Records of scene-based questions:

--- START ---

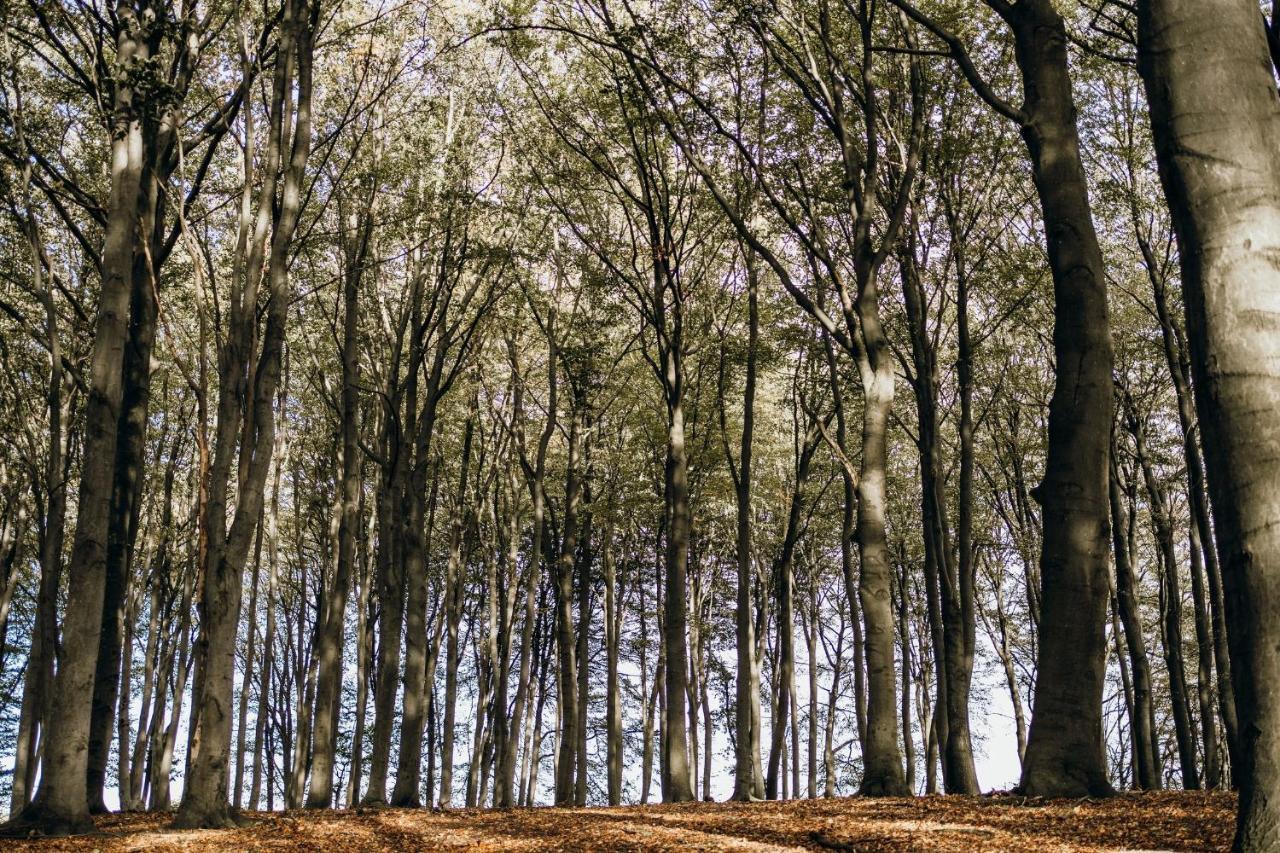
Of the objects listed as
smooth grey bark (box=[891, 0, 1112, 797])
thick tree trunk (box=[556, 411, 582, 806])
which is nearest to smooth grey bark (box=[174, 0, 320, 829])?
smooth grey bark (box=[891, 0, 1112, 797])

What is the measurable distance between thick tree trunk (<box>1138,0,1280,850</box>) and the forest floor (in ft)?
6.18

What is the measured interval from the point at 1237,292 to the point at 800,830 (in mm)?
5003

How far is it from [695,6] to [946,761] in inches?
542

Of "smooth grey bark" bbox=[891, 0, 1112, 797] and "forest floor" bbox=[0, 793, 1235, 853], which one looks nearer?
"forest floor" bbox=[0, 793, 1235, 853]

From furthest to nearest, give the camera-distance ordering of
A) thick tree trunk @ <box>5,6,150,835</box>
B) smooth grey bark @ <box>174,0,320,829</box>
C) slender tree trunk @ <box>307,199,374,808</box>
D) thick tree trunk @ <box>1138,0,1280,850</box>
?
slender tree trunk @ <box>307,199,374,808</box>, smooth grey bark @ <box>174,0,320,829</box>, thick tree trunk @ <box>5,6,150,835</box>, thick tree trunk @ <box>1138,0,1280,850</box>

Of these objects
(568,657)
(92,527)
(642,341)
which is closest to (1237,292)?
(92,527)

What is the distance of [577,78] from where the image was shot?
19.1 m

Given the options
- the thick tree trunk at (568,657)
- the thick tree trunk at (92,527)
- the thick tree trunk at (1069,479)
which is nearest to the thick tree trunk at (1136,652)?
the thick tree trunk at (568,657)

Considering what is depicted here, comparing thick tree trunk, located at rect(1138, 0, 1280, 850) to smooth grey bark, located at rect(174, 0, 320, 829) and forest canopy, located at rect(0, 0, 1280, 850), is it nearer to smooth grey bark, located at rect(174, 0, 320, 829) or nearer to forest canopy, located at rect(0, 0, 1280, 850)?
forest canopy, located at rect(0, 0, 1280, 850)

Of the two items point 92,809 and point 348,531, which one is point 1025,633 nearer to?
point 348,531

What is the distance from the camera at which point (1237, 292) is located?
404 cm

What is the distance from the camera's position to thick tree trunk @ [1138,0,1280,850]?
383 cm

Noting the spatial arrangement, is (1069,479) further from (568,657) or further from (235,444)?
(568,657)

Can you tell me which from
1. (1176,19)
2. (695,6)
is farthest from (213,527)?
(695,6)
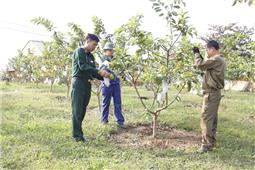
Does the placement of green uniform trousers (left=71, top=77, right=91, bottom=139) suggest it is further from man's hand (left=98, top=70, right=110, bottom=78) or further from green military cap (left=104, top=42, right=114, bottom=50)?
green military cap (left=104, top=42, right=114, bottom=50)

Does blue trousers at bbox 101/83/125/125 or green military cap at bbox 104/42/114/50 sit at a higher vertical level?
green military cap at bbox 104/42/114/50

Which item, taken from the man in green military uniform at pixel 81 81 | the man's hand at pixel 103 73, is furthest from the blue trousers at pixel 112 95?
the man's hand at pixel 103 73

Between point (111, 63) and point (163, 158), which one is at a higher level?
point (111, 63)

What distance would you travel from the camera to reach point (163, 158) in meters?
4.97

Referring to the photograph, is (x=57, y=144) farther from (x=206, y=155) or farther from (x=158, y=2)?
(x=158, y=2)

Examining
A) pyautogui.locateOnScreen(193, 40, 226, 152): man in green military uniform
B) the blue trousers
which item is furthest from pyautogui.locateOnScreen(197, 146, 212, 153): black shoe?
the blue trousers

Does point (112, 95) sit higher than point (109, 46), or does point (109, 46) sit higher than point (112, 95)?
point (109, 46)

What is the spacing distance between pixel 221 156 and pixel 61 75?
11.8 metres

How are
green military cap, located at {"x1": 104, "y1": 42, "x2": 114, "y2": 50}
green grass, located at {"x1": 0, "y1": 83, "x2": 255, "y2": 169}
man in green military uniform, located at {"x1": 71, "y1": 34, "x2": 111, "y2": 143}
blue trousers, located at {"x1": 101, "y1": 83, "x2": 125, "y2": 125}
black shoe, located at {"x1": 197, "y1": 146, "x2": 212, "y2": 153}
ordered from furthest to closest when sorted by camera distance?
blue trousers, located at {"x1": 101, "y1": 83, "x2": 125, "y2": 125} < green military cap, located at {"x1": 104, "y1": 42, "x2": 114, "y2": 50} < man in green military uniform, located at {"x1": 71, "y1": 34, "x2": 111, "y2": 143} < black shoe, located at {"x1": 197, "y1": 146, "x2": 212, "y2": 153} < green grass, located at {"x1": 0, "y1": 83, "x2": 255, "y2": 169}

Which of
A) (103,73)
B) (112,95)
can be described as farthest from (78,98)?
(112,95)

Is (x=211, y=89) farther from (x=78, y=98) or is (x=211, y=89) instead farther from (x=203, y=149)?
(x=78, y=98)

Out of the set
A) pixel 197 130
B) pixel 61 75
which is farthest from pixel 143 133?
pixel 61 75

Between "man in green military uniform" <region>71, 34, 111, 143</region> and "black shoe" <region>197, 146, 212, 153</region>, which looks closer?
"black shoe" <region>197, 146, 212, 153</region>

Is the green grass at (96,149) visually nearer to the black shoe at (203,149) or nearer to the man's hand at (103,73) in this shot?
the black shoe at (203,149)
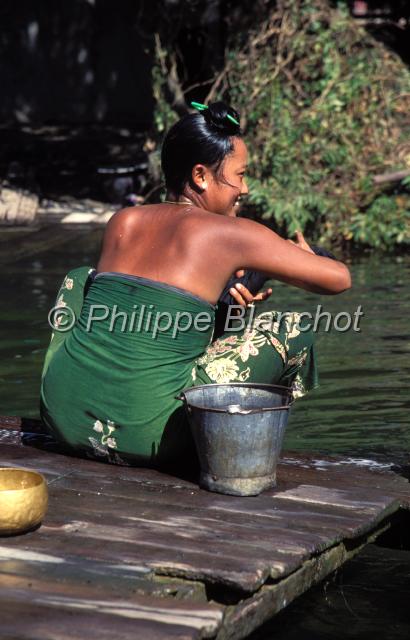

--- END ---

Count the lines in the entries above that contain the string "nearer", with case counting. Give only the number.

4